2.6.5 Equipment Hours of Operation
It is common for offices to leave over 50% of their equipment operating overnight. This represents a
major problem for the achievement of a good rating in practice. If tenants are already known, it is
worthwhile investigating what level of equipment turn-off they currently achieve, as this will probably be
carried over to the new location. The default value of 50% overnight load is to be used unless
demonstrable evidence to the contrary can be provided. Even in such a case, higher percentages of
overnight equipment operation is to be considered as a potential energy performance risk for the building.
2.6.6 Occupancy
The occupancy shall be modelled in a manner that reflects a realistic projection of the operating patterns of the site.
This can viably be based on the operating patterns of the tenant at their previous site is this data is available.
Occupant density can be based on the tenant fit-out if known; allowance should be made for less than one person
per desk actually in attendance, as this is normal. Design occupant densities should not be used as these are
normally overestimated, and are intended to be maximum loads rather than realistic operational loads.
The building should be modelled without vacant areas. If it is expected that the building may be only partially
occupied at the time of the performance rating, then this should be investigated as an off-axis scenario.
If the tenant is unknown, then the default should be used.
2.6.7 Tenant Supplementary Air Conditioning
Tenant condenser water loops can be significant energy uses within base buildings and supplementary airconditioning, particular for 24 hour loads such as computer room air-conditioning, can be very substantial energy
uses within tenancies and indeed may create significant loads for base buildings in terms of pumping and cooling
tower energy.
The electrical input into the supplementary units should be determined on the basis of realistic loads, bearing in
mind that computer rooms in particular tend to be considerably oversized relative to the actual cooling requirement.

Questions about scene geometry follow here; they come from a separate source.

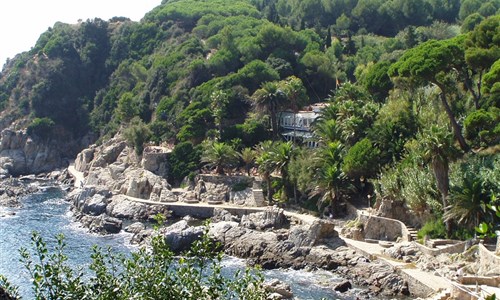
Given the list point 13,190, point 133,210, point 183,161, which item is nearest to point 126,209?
point 133,210

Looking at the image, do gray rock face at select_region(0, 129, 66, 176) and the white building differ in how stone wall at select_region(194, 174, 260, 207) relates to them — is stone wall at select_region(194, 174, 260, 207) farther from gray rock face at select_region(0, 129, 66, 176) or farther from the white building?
gray rock face at select_region(0, 129, 66, 176)

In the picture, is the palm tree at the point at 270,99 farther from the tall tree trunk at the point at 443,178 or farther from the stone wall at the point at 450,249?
the stone wall at the point at 450,249

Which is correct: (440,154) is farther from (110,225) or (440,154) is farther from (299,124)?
(299,124)

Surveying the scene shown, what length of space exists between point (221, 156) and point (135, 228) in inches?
558

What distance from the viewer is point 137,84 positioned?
114 metres

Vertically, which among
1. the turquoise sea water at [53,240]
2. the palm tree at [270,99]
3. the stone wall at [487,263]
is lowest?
the turquoise sea water at [53,240]

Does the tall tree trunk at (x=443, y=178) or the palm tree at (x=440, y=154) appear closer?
the palm tree at (x=440, y=154)

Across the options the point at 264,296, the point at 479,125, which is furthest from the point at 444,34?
the point at 264,296

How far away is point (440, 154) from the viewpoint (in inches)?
1917

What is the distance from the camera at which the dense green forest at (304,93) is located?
53.8m

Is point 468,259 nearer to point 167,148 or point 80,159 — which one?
point 167,148

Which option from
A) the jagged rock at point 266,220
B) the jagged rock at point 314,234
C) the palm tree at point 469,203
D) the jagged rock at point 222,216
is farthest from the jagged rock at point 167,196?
the palm tree at point 469,203

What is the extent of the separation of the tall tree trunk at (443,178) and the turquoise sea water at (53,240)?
9.11 m

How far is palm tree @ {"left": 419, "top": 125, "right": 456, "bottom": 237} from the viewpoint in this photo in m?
48.5
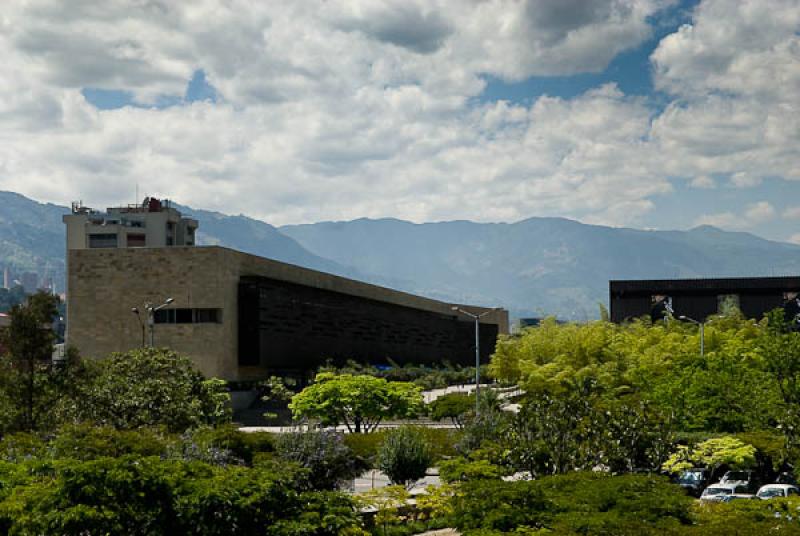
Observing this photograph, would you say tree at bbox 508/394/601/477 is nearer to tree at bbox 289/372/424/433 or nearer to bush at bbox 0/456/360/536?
bush at bbox 0/456/360/536

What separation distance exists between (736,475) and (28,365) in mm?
29237

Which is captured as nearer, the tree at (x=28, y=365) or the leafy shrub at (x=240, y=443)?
the leafy shrub at (x=240, y=443)

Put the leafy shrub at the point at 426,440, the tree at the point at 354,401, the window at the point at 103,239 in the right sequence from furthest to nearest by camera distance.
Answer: the window at the point at 103,239 < the tree at the point at 354,401 < the leafy shrub at the point at 426,440

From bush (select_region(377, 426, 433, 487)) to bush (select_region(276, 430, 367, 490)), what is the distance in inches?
168

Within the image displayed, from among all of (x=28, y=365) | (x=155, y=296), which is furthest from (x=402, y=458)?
(x=155, y=296)

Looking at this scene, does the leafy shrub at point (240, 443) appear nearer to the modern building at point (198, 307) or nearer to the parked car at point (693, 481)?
the parked car at point (693, 481)

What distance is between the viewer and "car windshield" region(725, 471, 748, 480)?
3822 centimetres

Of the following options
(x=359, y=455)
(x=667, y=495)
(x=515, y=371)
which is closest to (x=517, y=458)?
(x=359, y=455)

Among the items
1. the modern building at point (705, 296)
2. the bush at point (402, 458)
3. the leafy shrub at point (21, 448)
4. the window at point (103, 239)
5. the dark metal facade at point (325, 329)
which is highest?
the window at point (103, 239)

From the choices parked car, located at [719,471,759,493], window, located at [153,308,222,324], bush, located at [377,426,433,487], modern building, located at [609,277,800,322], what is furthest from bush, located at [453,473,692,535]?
modern building, located at [609,277,800,322]

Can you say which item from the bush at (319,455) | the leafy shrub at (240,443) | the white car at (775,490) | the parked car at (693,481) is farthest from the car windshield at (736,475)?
the leafy shrub at (240,443)

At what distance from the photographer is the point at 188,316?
78.4 m

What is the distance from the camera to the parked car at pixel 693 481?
1455 inches

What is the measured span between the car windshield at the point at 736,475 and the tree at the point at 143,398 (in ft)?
72.2
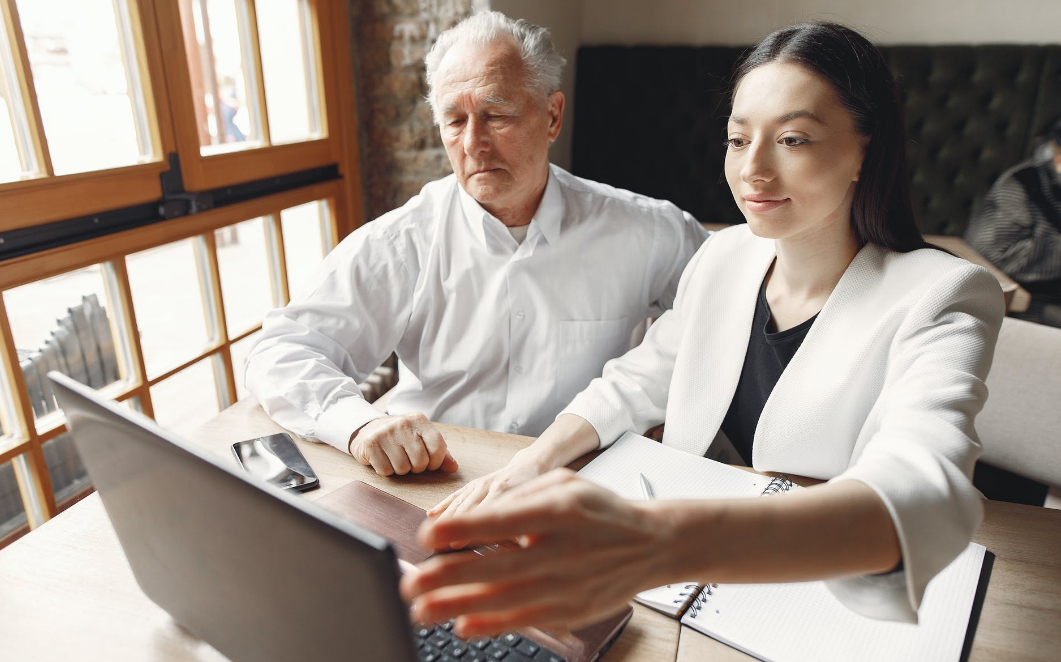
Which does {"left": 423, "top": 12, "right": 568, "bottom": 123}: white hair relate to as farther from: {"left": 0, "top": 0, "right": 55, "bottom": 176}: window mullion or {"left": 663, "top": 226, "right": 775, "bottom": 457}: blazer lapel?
{"left": 0, "top": 0, "right": 55, "bottom": 176}: window mullion

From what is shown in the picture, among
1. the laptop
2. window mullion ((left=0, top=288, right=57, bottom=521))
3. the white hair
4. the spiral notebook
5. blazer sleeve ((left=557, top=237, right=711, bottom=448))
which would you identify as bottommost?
window mullion ((left=0, top=288, right=57, bottom=521))

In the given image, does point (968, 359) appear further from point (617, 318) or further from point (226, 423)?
point (226, 423)

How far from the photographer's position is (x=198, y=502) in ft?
1.73

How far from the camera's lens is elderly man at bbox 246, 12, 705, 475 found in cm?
146

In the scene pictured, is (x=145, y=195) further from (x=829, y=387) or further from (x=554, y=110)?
(x=829, y=387)

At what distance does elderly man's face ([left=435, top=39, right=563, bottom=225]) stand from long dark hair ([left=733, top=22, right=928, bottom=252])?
1.86 feet

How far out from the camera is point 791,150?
95cm

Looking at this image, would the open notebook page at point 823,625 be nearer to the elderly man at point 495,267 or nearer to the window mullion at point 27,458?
the elderly man at point 495,267

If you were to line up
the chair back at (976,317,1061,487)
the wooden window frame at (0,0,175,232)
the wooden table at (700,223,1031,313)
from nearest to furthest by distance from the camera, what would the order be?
1. the chair back at (976,317,1061,487)
2. the wooden window frame at (0,0,175,232)
3. the wooden table at (700,223,1031,313)

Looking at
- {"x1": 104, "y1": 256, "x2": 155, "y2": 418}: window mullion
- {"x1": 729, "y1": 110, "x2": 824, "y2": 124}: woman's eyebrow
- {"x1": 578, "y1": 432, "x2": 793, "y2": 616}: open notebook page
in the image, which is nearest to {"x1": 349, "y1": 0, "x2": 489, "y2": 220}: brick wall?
{"x1": 104, "y1": 256, "x2": 155, "y2": 418}: window mullion

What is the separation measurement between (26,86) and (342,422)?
1.02 meters

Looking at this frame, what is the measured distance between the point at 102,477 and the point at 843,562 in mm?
671

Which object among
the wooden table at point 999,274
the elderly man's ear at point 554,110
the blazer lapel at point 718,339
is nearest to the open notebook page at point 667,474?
the blazer lapel at point 718,339

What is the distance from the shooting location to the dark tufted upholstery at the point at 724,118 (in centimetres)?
293
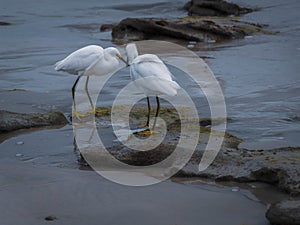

If metered data from a previous tenancy is available, this should be used to determine probably loads. If such data
is not available, the default methodology should be used.
The impact on base building energy use should be assessed on the basis of the estimated incremental cooling tower
energy arising from the calculated tenant loads plus the electrical input to the tenant supplementary conditioners
plus the mechanical energy delivered to the condenser water by the pumps. Incremental cooling tower energy may
be estimated on the basis of the average cooling tower energy use per unit heat rejection. In addition, the pumping
energy must be counted.
2.7 Simulation of HVAC
The simulation of HVAC energy use is an area with a high probability of producing misleading or
inaccurate results. This likelihood will be reduced if the following factors are taken into account.
 System choice. The system modelled is to be a good representation of the system being installed in
each part of the building.

System design. The plant size, number of systems, airflows and zoning is to be as per the design.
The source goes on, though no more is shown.